KI vom 19.10.2018 (Länderinformationsblatt für Afghanistan vom 29.06.2018 mit Kurzinformation vom 04.06.2019, S.42ff)

Allgemeine Sicherheitslage und sicherheitsrelevante Vorfälle

Die Sicherheitslage in Afghanistan bleibt volatil (UNGASC 10.9.2018). Am 19.8.2018 kündigte der afghanische Präsident Ashraf Ghani einen dreimonatigen Waffenstillstand mit den Taliban vom 20.8.2018 bis 19.11.2018 an, der von diesen jedoch nicht angenommen wurde (UNGASC 10.9.2018; vgl. Tolonews 19.8.2018, TG 19.8.2018, AJ 19.8.2018). Die Vereinten Nationen (UN) registrierten im Berichtszeitraum (15.5.2018 - 15.8.2018) 5.800 sicherheitsrelevante Vorfälle, was einen Rückgang von 10% gegenüber dem Vergleichszeitraum des Vorjahres bedeutet. Bewaffnete Zusammenstöße gingen um 14% zurück, machten aber weiterhin den Großteil der sicherheitsrelevanten Vorfälle (61%) aus. Selbstmordanschläge nahmen um 38% zu, Luftangriffe durch die afghanische Luftwaffe (AAF) sowie internationale Kräfte stiegen um 46%. Die am stärksten betroffenen Regionen waren der Süden, der Osten und der Süd-Osten, wo insgesamt 67% der Vorfälle stattfanden. Es gibt weiterhin Bedenken bezüglich sich verschlechternder Sicherheitsbedingungen im Norden des Landes:

Eine große Zahl von Kampfhandlungen am Boden wurde in den Provinzen Balkh, Faryab und Jawzjan registriert, und Vorfälle entlang der Ring Road beeinträchtigten die Bewegungsfreiheit zwischen den Hauptstädten der drei Provinzen (UNGASC 10.9.2018).
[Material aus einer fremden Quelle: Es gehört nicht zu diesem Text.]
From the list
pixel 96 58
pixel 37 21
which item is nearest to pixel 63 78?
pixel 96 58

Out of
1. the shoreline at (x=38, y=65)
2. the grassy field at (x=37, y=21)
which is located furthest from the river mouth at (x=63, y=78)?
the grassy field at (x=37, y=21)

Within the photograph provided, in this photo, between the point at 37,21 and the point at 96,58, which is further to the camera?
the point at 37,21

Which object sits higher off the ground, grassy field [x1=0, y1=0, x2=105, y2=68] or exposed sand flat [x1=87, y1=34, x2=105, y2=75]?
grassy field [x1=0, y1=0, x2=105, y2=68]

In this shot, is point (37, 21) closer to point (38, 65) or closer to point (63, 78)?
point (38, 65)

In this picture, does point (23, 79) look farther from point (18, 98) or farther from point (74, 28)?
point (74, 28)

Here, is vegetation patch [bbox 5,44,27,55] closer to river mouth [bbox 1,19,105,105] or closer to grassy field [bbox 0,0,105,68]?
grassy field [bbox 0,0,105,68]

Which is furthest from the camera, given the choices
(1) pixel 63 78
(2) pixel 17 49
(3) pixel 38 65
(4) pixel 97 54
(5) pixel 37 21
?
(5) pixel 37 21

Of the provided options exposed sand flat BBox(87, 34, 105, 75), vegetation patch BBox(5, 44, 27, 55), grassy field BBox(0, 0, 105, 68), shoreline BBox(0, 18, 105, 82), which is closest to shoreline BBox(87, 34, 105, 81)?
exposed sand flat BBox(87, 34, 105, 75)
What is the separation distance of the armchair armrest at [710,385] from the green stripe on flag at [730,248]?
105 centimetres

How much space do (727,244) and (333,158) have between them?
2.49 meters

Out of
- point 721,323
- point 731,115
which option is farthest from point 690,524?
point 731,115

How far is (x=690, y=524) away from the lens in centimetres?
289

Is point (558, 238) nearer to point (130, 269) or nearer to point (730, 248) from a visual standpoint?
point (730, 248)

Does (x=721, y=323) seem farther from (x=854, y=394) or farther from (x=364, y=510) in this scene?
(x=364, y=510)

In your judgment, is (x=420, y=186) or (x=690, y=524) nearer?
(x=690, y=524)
Zum ersten Mal seit 2016 wurden wieder Provinzhauptstädte von den Taliban angegriffen: Farah- Stadt im Mai, Ghazni-Stadt im August und Sar-e Pul im September (UNGASC 10.9.2018; vgl. Kapitel 1., KI 11.9.2018, SIGAR 30.7.2018, UNGASC 6.6.2018). Bei den Angriffen kam es zu heftigen Kämpfen, aber die afghanischen Sicherheitskräfte konnten u.a. durch Unterstützung der internationalen Kräfte die Oberhand gewinnen (UNGASC 10.9.2018; vgl. UNGASC 6.6.2018, GT 12.9.2018). Auch verübten die Taliban Angriffe in den Provinzen Baghlan, Logar und Zabul (UNGASC 10.9.2018). Im Laufe verschiedener Kampfoperationen wurden sowohl Taliban- als auch ISKP-Kämpfer (ISKP, Islamic State Khorasan Province, Anm.) getötet (SIGAR 30.7.2018).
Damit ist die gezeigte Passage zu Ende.